To clarify, it’s not that my penis is so magnificent she was overwhelmed with desire. It’s more that I’d never done anything notable in her presence before and this was such a demented response to the situation that it couldn’t help but stand out.
There’s a jarring buzz and the glitter spray stops. The voice on the speaker tells us they ran all the requisite tests and there was no radiation leak—the alarm was triggered by a malfunction in the security system that monitors contaminant levels, but all precautionary protocols were followed, we performed admirably in a high-stress situation, and we can resume training as soon as we get dressed in the clean uniforms already waiting for us outside the decontamination chamber—but I’m not really listening because I’m trying to memorize every contour of Penelope’s body in the last few seconds we have together.

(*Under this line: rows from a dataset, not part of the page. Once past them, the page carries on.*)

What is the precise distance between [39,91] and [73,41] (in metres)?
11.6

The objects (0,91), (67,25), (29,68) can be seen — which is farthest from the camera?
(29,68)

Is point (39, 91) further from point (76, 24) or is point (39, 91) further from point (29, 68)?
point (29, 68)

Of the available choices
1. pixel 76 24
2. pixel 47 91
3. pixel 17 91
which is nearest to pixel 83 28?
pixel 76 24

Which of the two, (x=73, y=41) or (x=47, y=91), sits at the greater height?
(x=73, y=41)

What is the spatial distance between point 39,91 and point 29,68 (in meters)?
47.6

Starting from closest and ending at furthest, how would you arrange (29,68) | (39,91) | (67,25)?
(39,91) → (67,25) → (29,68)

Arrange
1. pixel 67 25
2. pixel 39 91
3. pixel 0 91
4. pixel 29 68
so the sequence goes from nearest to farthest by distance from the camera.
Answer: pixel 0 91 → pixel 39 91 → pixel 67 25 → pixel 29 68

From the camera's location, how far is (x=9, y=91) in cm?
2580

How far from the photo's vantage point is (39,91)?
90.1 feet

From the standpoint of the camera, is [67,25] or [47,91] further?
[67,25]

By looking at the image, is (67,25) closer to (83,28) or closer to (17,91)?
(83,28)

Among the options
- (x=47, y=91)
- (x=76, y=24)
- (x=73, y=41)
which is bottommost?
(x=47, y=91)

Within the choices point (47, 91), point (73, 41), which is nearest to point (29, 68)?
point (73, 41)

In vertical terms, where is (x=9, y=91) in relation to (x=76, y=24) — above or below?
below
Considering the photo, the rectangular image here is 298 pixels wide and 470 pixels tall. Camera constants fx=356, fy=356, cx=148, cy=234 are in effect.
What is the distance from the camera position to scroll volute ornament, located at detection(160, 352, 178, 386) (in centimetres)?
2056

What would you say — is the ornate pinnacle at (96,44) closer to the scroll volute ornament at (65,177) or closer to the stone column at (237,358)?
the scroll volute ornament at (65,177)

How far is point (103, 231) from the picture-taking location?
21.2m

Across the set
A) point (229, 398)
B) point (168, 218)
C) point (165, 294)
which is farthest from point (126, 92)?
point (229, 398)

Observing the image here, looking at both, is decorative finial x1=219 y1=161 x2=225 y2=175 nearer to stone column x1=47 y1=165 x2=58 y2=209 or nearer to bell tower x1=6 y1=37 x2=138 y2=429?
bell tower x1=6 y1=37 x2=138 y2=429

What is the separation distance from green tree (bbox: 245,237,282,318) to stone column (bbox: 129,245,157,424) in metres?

The air lock pops open with a depressurized hiss, and without a word, Penelope turns to exit ahead of me. And I think that would’ve been the end of it, I would’ve stuffed my febrile crush down into the fertile self-loathing I keep watered in my guts, and the rest of it never would’ve happened. Except as she bent over to squeeze out of the air lock, Penelope looked back at me. It wasn’t to confirm that I was okay after the scare or that I was following protocol. She was checking to see if I was staring at her ass on the way out. Which I was. By the time I understood why she’d even care it was much too late.
17
As the boss’s son, my introduction to the chrononaut team inspired some initial curiosity. A few of the understudies even flirted with me. But it didn’t take long for them to lapse into resentment and contempt. It was like my new colleagues took the same emotional journey my father did from the day I was born, except it took them only a month instead of thirty-two years.